• _SUPPLIED INFORMATION_
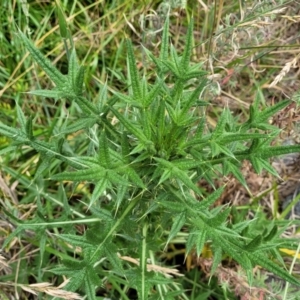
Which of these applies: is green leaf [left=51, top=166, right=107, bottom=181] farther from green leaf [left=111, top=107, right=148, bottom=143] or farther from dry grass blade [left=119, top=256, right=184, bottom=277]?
dry grass blade [left=119, top=256, right=184, bottom=277]

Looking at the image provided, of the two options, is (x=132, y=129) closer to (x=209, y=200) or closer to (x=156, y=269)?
(x=209, y=200)

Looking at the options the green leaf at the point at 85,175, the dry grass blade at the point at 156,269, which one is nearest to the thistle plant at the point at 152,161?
the green leaf at the point at 85,175

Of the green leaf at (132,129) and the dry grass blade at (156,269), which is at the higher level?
the green leaf at (132,129)

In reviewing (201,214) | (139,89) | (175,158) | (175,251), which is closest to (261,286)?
(175,251)

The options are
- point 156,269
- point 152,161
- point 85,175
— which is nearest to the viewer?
point 85,175

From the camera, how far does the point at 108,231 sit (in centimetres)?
177

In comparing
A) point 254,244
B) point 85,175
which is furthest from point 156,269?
point 85,175

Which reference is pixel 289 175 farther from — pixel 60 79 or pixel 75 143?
pixel 60 79

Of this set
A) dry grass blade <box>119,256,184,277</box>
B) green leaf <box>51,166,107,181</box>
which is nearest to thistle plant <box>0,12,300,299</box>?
green leaf <box>51,166,107,181</box>

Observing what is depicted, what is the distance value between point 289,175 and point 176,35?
38.7 inches

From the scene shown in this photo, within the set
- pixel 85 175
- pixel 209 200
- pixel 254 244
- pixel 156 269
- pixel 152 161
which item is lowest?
pixel 156 269

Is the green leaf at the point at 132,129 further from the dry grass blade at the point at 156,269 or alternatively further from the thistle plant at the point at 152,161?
the dry grass blade at the point at 156,269

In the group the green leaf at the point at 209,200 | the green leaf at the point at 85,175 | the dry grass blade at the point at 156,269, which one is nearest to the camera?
the green leaf at the point at 85,175

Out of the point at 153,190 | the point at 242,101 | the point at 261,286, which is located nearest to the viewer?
the point at 153,190
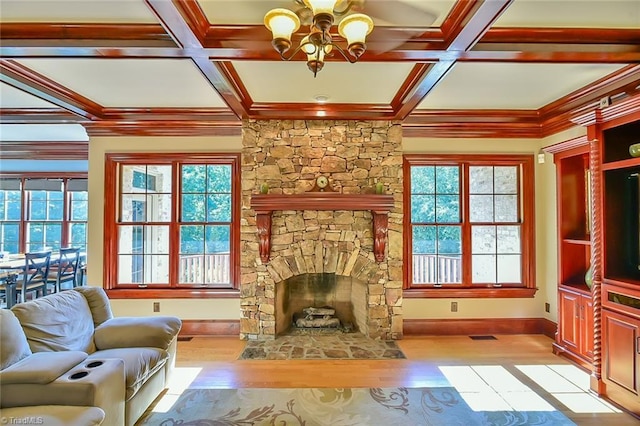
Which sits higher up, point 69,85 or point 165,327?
point 69,85

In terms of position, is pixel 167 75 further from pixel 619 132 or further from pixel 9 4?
pixel 619 132

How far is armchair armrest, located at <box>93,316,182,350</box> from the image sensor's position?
2885mm

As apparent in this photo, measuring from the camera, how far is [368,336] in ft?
14.5

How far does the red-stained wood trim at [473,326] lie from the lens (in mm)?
4605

• _WHAT IS NEEDED_
Rewrite the listing above with every "thistle plant" changed to "thistle stem" and nothing else altered. Leave the pictures out of your answer.

• _EXERCISE ANSWER_
Which of these applies: is green leaf [left=51, top=166, right=107, bottom=181] farther from green leaf [left=111, top=107, right=148, bottom=143] or farther from dry grass blade [left=119, top=256, right=184, bottom=277]?
dry grass blade [left=119, top=256, right=184, bottom=277]

Looking at the image provided, of the two options, is (x=132, y=129) closer to (x=209, y=200) or closer to (x=156, y=269)?
(x=209, y=200)

Looking at the options the green leaf at the point at 85,175, the dry grass blade at the point at 156,269, which one is nearest to the thistle stem at the point at 152,161?
the green leaf at the point at 85,175

Of the green leaf at (132,129) and the dry grass blade at (156,269), which is at the higher level?
the green leaf at (132,129)

In reviewing (201,214) | (139,89) | (175,158) | (175,251), which is closest to (261,286)?
(175,251)

The options are
- point 156,269
- point 152,161
- point 85,175
— which is nearest to the viewer?
point 85,175

From the camera, how far does the point at 108,231 sit (in centimetres)?
177

In comparing
A) point 254,244
B) point 85,175
which is furthest from point 156,269?
point 85,175

Which reference is pixel 289 175 farther from — pixel 60 79 or pixel 75 143?
pixel 60 79

Of this set
A) dry grass blade <box>119,256,184,277</box>
B) green leaf <box>51,166,107,181</box>
which is nearest to thistle stem <box>0,12,300,299</box>?
green leaf <box>51,166,107,181</box>

Observing what is depicted, what is the distance value between point 289,175 and point 176,35?
38.7 inches

From the scene shown in this photo, within the set
- pixel 85 175
- pixel 209 200
- pixel 254 244
- pixel 156 269
- pixel 152 161
which item is lowest?
pixel 156 269

Is the green leaf at the point at 132,129 further from the dry grass blade at the point at 156,269 or alternatively further from the thistle stem at the point at 152,161?
the dry grass blade at the point at 156,269

In the group the green leaf at the point at 209,200 | the green leaf at the point at 85,175 | the dry grass blade at the point at 156,269, which one is nearest to the camera?
the green leaf at the point at 85,175

Out of the point at 153,190 | the point at 242,101 | the point at 261,286, which is located nearest to the viewer?
the point at 153,190
Which sits higher up, point 69,85 or point 165,327?
point 69,85

In terms of position, is pixel 167 75 further from pixel 619 132 or further from pixel 9 4?
pixel 619 132

How far is armchair armrest, located at <box>93,316,182,350</box> from the image sensor's position?
2885mm

As apparent in this photo, measuring from the camera, how far is [368,336] in ft?
14.5

How far does the red-stained wood trim at [473,326] lie from the lens (in mm)?
4605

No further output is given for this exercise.